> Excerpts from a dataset
+ + + + +
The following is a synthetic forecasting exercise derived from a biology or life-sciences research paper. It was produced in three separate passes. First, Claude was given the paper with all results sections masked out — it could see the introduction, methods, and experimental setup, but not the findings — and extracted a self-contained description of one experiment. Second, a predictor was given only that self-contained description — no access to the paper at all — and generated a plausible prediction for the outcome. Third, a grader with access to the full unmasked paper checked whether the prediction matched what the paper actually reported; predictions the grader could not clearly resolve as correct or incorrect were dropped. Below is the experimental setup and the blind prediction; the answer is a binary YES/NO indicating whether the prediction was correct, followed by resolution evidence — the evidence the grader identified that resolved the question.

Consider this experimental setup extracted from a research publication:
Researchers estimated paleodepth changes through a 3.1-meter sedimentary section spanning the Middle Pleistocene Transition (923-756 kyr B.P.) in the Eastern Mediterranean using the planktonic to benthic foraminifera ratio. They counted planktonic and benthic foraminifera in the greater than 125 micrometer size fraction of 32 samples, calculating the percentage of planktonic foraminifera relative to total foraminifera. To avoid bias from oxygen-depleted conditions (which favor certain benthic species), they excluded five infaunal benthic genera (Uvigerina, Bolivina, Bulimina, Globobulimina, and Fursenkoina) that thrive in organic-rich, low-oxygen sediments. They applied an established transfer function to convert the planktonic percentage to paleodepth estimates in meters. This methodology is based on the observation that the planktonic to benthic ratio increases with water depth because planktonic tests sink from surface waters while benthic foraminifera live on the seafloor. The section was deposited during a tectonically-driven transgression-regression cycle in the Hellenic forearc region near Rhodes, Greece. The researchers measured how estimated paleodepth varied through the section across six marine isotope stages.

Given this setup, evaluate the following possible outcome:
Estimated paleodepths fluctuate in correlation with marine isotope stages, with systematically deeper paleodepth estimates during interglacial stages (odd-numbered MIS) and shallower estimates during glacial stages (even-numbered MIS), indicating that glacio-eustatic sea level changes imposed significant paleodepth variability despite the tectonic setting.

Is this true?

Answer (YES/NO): YES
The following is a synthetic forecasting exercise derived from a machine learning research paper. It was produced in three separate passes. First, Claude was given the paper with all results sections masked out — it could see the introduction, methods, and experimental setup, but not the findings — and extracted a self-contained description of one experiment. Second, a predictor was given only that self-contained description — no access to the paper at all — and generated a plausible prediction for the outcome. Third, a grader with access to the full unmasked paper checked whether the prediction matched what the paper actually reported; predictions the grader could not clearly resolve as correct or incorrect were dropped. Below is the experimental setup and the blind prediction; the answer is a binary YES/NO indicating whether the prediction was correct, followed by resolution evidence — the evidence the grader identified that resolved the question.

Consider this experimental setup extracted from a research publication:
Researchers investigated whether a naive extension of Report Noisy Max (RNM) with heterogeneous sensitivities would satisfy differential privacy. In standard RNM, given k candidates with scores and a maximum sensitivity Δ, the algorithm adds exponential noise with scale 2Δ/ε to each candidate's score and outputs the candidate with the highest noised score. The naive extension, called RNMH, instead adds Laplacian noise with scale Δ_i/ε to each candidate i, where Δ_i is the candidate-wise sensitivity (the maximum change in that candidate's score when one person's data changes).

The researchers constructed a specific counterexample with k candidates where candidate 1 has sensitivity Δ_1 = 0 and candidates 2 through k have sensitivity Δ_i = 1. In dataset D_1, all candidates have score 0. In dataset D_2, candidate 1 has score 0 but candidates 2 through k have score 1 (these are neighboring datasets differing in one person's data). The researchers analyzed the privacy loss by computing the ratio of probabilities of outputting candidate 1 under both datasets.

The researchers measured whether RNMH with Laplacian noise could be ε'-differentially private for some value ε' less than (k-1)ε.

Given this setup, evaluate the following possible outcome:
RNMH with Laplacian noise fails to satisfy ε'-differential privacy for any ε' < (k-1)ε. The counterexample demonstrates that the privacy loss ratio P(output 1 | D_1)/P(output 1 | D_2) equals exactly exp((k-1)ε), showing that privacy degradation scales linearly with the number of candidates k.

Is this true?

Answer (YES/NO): YES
+ + + + +
In your answer, include only the lines above starting at the line that holds "from a machine" and ending at the line that holds "Researchers investigated whether", copied exactly.

The following is a synthetic forecasting exercise derived from a machine learning research paper. It was produced in three separate passes. First, Claude was given the paper with all results sections masked out — it could see the introduction, methods, and experimental setup, but not the findings — and extracted a self-contained description of one experiment. Second, a predictor was given only that self-contained description — no access to the paper at all — and generated a plausible prediction for the outcome. Third, a grader with access to the full unmasked paper checked whether the prediction matched what the paper actually reported; predictions the grader could not clearly resolve as correct or incorrect were dropped. Below is the experimental setup and the blind prediction; the answer is a binary YES/NO indicating whether the prediction was correct, followed by resolution evidence — the evidence the grader identified that resolved the question.

Consider this experimental setup extracted from a research publication:
Researchers investigated whether a naive extension of Report Noisy Max (RNM) with heterogeneous sensitivities would satisfy differential privacy. In standard RNM, given k candidates with scores and a maximum sensitivity Δ, the algorithm adds exponential noise with scale 2Δ/ε to each candidate's score and outputs the candidate with the highest noised score. The naive extension, called RNMH, instead adds Laplacian noise with scale Δ_i/ε to each candidate i, where Δ_i is the candidate-wise sensitivity (the maximum change in that candidate's score when one person's data changes).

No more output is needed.